PGR tiene en la mira a 12 exgobernadores


Una docena de exgobernadores está en la mira de la Procuraduría General de la República, acusados, casi todos, de delitos del orden local y federal, como abuso de autoridad, tráfico de influencias, enriquecimiento ilícito, lavado de dinero y ejercicio indebido del servicio público.

La lista la componen Javier Duarte de Ochoa, de Veracruz; Jorge Herrera Caldera, de Durango; César Duarte Jáquez, de Chihuahua; Roberto Borge Angulo, de Quintana Roo; Rodrigo Medina de la Cruz, de Nuevo León; y Eugenio Hernández Flores y Tomás Yarrington Ruvalcaba, de Tamaulipas.

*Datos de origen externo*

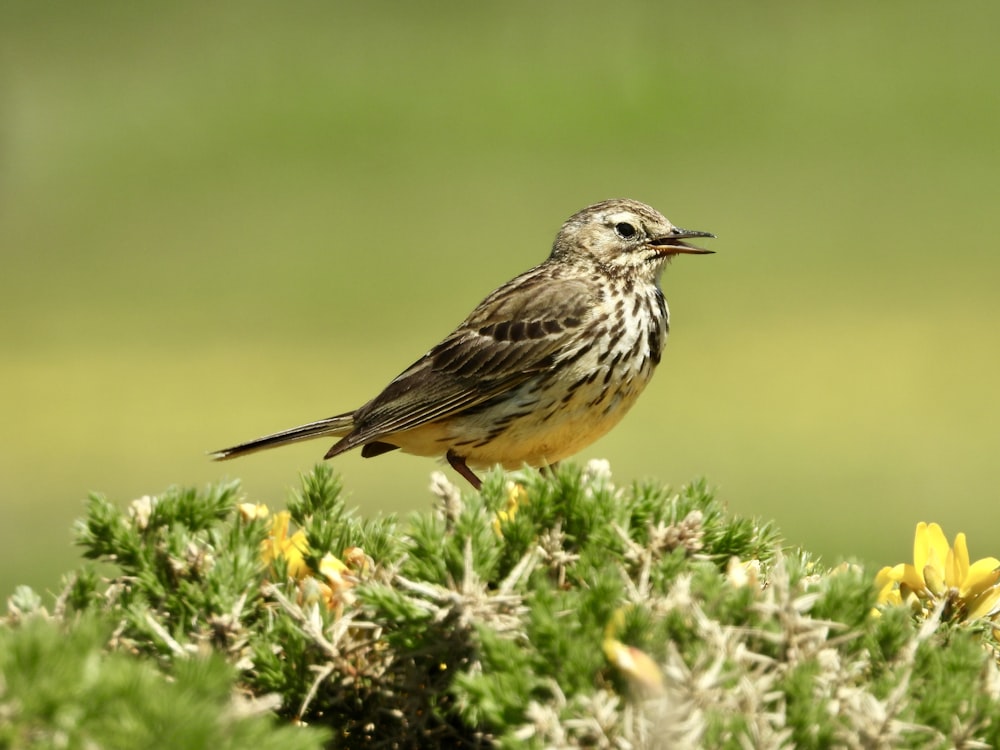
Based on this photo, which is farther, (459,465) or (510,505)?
(459,465)

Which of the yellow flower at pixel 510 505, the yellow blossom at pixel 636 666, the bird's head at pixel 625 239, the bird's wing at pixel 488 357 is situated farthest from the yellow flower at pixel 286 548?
the bird's head at pixel 625 239

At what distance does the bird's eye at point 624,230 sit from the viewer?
7227 mm

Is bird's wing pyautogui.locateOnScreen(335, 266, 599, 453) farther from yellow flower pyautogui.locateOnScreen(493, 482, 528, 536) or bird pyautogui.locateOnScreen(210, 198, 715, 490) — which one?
yellow flower pyautogui.locateOnScreen(493, 482, 528, 536)

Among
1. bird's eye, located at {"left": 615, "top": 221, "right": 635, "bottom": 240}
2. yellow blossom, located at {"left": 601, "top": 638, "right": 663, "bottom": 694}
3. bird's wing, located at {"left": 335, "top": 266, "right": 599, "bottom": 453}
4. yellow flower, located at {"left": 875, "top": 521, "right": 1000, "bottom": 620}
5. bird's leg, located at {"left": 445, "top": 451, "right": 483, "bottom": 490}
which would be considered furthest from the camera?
bird's eye, located at {"left": 615, "top": 221, "right": 635, "bottom": 240}

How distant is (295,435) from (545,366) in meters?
1.37

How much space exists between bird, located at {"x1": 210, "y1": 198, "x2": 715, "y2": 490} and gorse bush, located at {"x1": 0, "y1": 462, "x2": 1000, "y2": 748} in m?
3.15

De estos, por Duarte de Ochoa la PGR ofrece una recompensa de 15 millones de pesos, y Herrera Caldera se amparó para evitar una posible detención, luego de la denuncia que hizo en su contra el gobierno de José Rosas Aispuro. Duarte Jáquez y Borge Angulo, mantienen comunicación continua con personal de la PGR para ver si hay orden de aprehensión en su contra.

A Medina de la Cruz, se le sigue armando un voluminoso expediente por el delito de ejercicio ilegal de funciones, que se castiga con 12 años de prisión, aunque libró las demandas por peculado y delitos contra el patrimonio. Ilegalmente, brindó exenciones de impuestos y benefició a una armadora de automóviles, entre otras cosas.

Los tamaulipecos Hernández Flores y Yarrington Ruvalcaba, andan a salto de mata, e, incluso, son buscados por la justicia norteamericana. Al segundo, en 2014 le fue negado un amparo y la Interpol emitió la ficha roja para localizarlo y detenerlo. Entre las acusaciones en su contra está el de delitos contra la salud, en su modalidad de colaboración con el crimen organizado.

Eugenio Hernández, por su parte, fue acusado formalmentre en Estados Unidos de lavado de dinero. La acusación la dio a conocer oficialmente el fiscal Kenneth Magdison, y en ella estableció que el exgobernador conspiró para “lavar instrumentos monetarios”.

Otro de los exgobernadores que estaba en la mira es el sonorense, Guillermo Padrés Elías, quien se entregó ante el juez , fue detenido junto con su hijo y ayer mismo fue trasladado al Reclusorio Preventivo Sur, con la posibilidad, en breve, de ser enviado a un penal de máxima seguridad, como ocurrió con su familiar.

Quien también enfrenta denuncias en su contra en la PGR es el actual gobernador de Coahuila, Rubén Moreira Valdés, a quien apenas hace un par de meses el Partido Acción Nacional lo acusó de un desvió de 160 millones de pesos del erario estatal hacia empresas fantasmas. Maestros lo acusaron de robrles 400 millones de sus pensiones.

El hermano de Rubén, Humberto Moreira Valdés, ocasionó por igual un multimillonario quebranto a ese estado cuando fue gobernador. En su momento, senadores del PAN encabezados por Luis Fernando Salazar presentaron una denuncia de hechos ante la PGR por la probable comisión de los delitos de lavado de dinero, enriquecimiento inexplicable, encubrimiento y peculado.

El común denominador de estos exfuncionarios públicos es el robo que hicieron a las arcas de sus respectivas entidades, el desvío de recursos federales en su beneficio, la creación de empresas fantasmas para canalizarles dinero público, dejar en bancarrota a sus estados y heredar a sus sucesores multimillonarias deudas.